Try it
Report how many lines of these entries hold the string "this"; reply with the number alone.

Recorded information

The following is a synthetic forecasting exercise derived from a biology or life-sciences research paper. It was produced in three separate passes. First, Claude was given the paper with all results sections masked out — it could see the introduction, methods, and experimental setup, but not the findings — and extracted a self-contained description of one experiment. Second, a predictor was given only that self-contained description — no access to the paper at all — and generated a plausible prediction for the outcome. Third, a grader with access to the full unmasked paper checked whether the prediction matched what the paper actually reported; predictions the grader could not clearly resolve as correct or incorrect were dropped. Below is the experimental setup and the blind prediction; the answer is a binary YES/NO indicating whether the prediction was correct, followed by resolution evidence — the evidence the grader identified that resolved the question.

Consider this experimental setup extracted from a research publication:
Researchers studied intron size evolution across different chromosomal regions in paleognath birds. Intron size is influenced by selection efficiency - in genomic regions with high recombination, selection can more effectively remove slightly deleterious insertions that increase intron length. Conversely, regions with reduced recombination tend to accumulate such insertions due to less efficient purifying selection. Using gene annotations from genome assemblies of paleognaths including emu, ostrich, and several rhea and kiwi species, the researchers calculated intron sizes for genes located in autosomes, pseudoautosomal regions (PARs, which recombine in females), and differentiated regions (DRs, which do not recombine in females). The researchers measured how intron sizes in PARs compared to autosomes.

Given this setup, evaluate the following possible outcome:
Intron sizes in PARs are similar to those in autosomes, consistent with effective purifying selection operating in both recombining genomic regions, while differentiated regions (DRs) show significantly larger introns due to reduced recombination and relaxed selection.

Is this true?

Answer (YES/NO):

Solution
3